The leaders of the haredi parties in the Knesset held a meeting with the Chief Rabbis of Israel Sunday, where they decided to demand that Prime Minister Binyamin Netanyahu cancel the 'Western Wall Plan' granting a space at the Western Wall for Reform and egalitarian prayer because "it is not compatible with the position of the Chief Rabbinate of Israel."

It was also decided at the meeting that the haredi parties would insist that the Chief Rabbinate be granted a separate external legal representation to the Supreme Court in place of the Attorney General, to present the positions of the rabbinate to the court.

The meeting was attended by Rabbi Avigdor Nebenzahl, the Rabbi of the Old City of Jerusalem, Rabbi Shmuel Rabinowitz, the Rabbi of the Western Wall, Interior Minister Aryeh Deri, Agriculture Minister Uri Ariel, Health Minister Yaakov Litzman, Religious Affairs Minister David Azoulay and Finance Committee chairman MK Moshe Gafni.
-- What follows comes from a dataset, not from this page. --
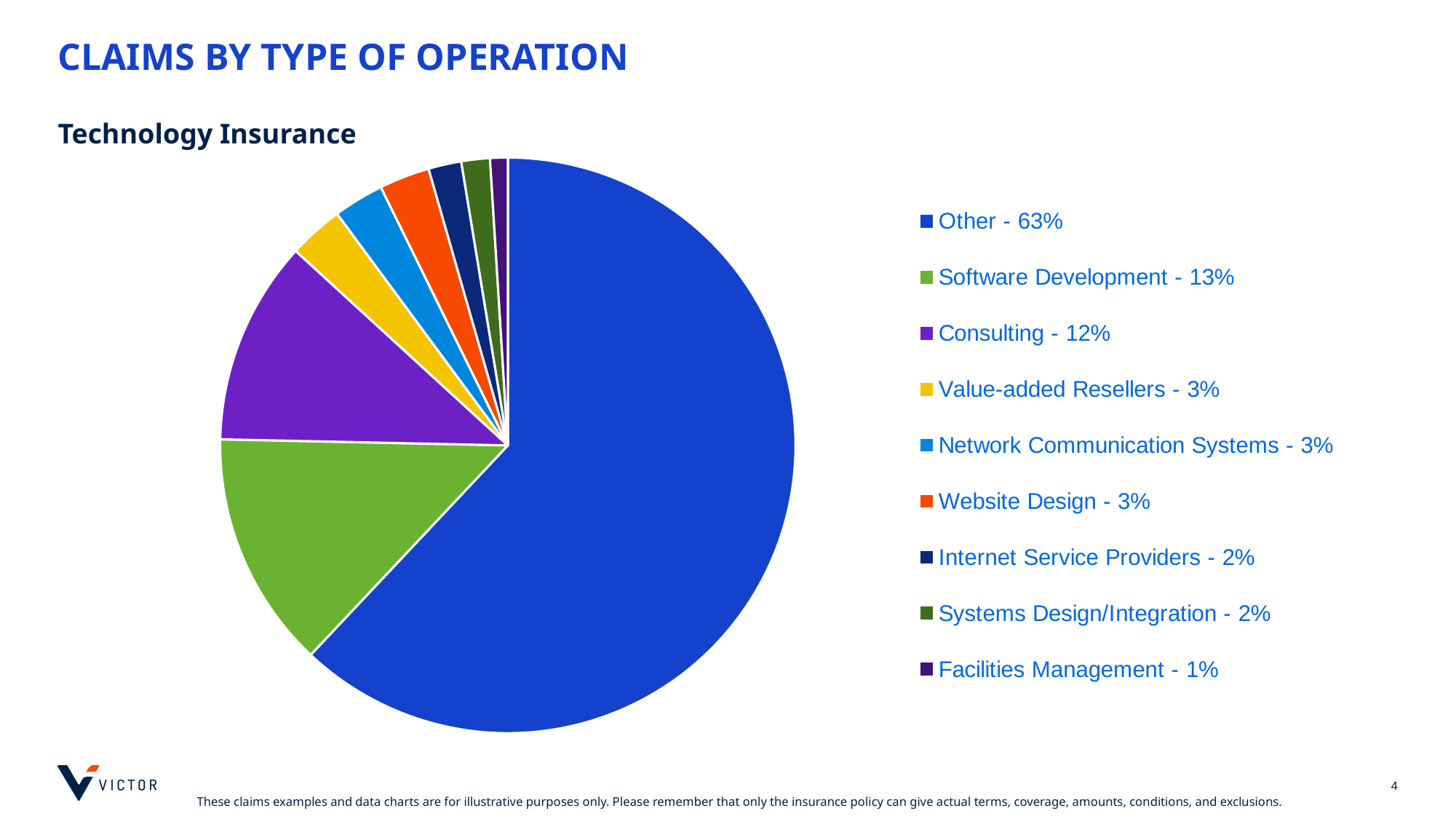
Which has a larger share of claims, Consulting or Value-added Resellers? Consulting What colour represents Website Design in the pie chart? Orange What type of chart is shown on the slide? Pie chart What is the subtitle shown above the pie chart? Technology Insurance What share of claims is attributed to Software Development? 13% Which category has the largest share of claims? Other What share of claims is attributed to Consulting? 12% Which category has the smallest share of claims? Facilities Management How many categories are shown in the pie chart? 9 What is the difference in share between Other and Software Development? 50% What is the combined share of Software Development and Consulting? 25% What share of claims is attributed to Facilities Management? 1%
Minister Uri Ariel said during the meeting: "We are not giving up on eliminating the government plan permitting Reform [prayers] at the Western Wall. The government plan recognizing the Reform at the Western Wall is problematic and it is important to fix it as soon as possible. Along with the decision to cancel the government's plan, it is also important that the Chief Rabbinate receive independent legal representation before the Supreme Court, so that the Torah's position will be heard fully and clearly."

The plan reached by the government last year would establish a separate prayer section for the at the southern end of the Western Wall near Robinson's Arch. Prayers in that section would be conducted according to the customs of the non-Orthodox movements. In exchange, the non-Orthodox would refrain from seeking to change the status quo at the Western Wall, where prayers are conducted according to halakha, and from causing disturbances at the holy site.